CyanogenMod allegedly susceptible to Man-in-the-Middle attacks due to negligence

CyanogenMod allegedly susceptible to Man-in-the-Middle attacks due to negligence
Being the most popular 3rd-party ROM for Android, CyanogenMod surely basks in a lot of popularity from those Android users who are into custom firmwares. Unfortunately though, it appears that the ROM might pose a lot of security threats to its users, as it is allegedly susceptible to MitM (Man in the Middle) attacks. Discovered by an anonymous security researcher, the breach has the potential to bring some trouble in paradise for those who make use of CyanogenMod and the numerous other ROMs that derive from it.

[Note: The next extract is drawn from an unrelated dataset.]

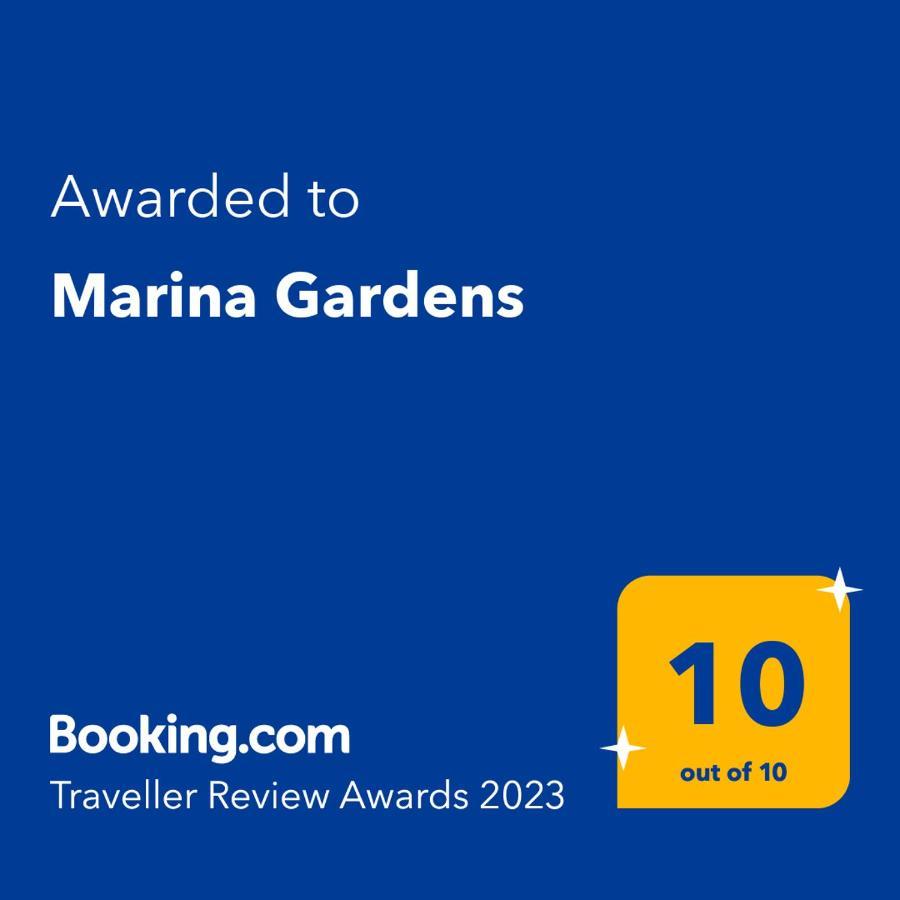 Marina Gardens Daire Pafos Dış mekan fotoğraf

The reason for this extremely serious breach is pure negligence. See, the researcher claims the team behind CyanogenMod has just “copy-pasted” an outdated code sample of Oracle's Java 1.5. The code is used so as to parse certificates and take cold of hostnames, but suffers from an old bug and is by no means resistant to MitM attacks.

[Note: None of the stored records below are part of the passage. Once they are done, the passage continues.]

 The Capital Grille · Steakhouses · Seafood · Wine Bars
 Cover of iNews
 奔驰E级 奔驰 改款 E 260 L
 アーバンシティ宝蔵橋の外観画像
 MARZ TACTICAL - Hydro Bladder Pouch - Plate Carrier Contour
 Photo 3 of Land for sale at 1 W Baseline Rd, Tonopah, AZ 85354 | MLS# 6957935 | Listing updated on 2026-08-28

The anonymous researcher has subsequently tried to reach up to Cyanogen and inform them about the gaping hole in CyanogenMod's security. Hopefully, the team behind the popular ROM has undertaken the necessary actions and will fix the flaw.



1. Planterz

Posts: 2120; Member since: Apr 30, 2012

That ain't good. I expect it'll get fixed quickly on official releases, but there's lots of unofficial ports as well legacy devices that no longer get updates. Of course, I have no idea what the heck this security flaw actually means. It's all mumbo-jumbo to me.

2. elitewolverine

Posts: 5192; Member since: Oct 28, 2013

Basically it lets a bad thing happen. As an idea, lets say you were doing online banking, either via text or web. A man in the middle, litterly is a middle attack, meaning the middle man gets both data sent and received from the handset. And since it is signed, most likely wont come up on security sweep or at least not till it is to late. Better explanation than me is here:

3. duartix

Posts: 311; Member since: Apr 01, 2014

MIM attacks are useless if you have an asymmetric encryption scheme based on a PKI (public key infrastructure). Anyway, this doesn't look hard to solve.

4. remixfa

Posts: 14605; Member since: Dec 19, 2008

Most holes aren't hard to solve. Its more of finding the right line of code to fix among thousands and millions of lines.

10. sprockkets

Posts: 1612; Member since: Jan 16, 2012

Actually according to CM, the bug isn't actually even there: "KitKat does not use JSSE - Android 4.4 is not affected"

5. TheMan

Posts: 494; Member since: Sep 21, 2012

FYI, given the use of "organisation," the spelling of "tonne" is properly used and does not require the "[sic]" notation.

6. mike2959

Posts: 696; Member since: Oct 08, 2011

What do you expect? A bunch of hackers getting hacked.

7. Whitefur

Posts: 27; Member since: Oct 13, 2014

Calling people who install custom firmware to their device "hackers" is giving them too much credit...

9. sprockkets

Posts: 1612; Member since: Jan 16, 2012

Then again, hacking has nothing to do with "cracking" or "crackers", but we all gave up trying to have people use the right terms anyhow huh? I mean, a person who does a crappy cheap ass job doing something is a "hack job", but has nothing to do with computers, eh?

8. wkm001

Posts: 145; Member since: Feb 04, 2014

I use CM on my OnePlus One. I honestly don't care about this one.

11. tasior

Posts: 265; Member since: Nov 04, 2012

Everything is susceptible to Man in the Middle attacks. Communication is not susceptible to man in the middle attacks, only if it checks certificate in its own trustworthy certification authority. That is hardly the case. Usually, it checks with public certification authority, where You can, become trusted key owner, just by registering.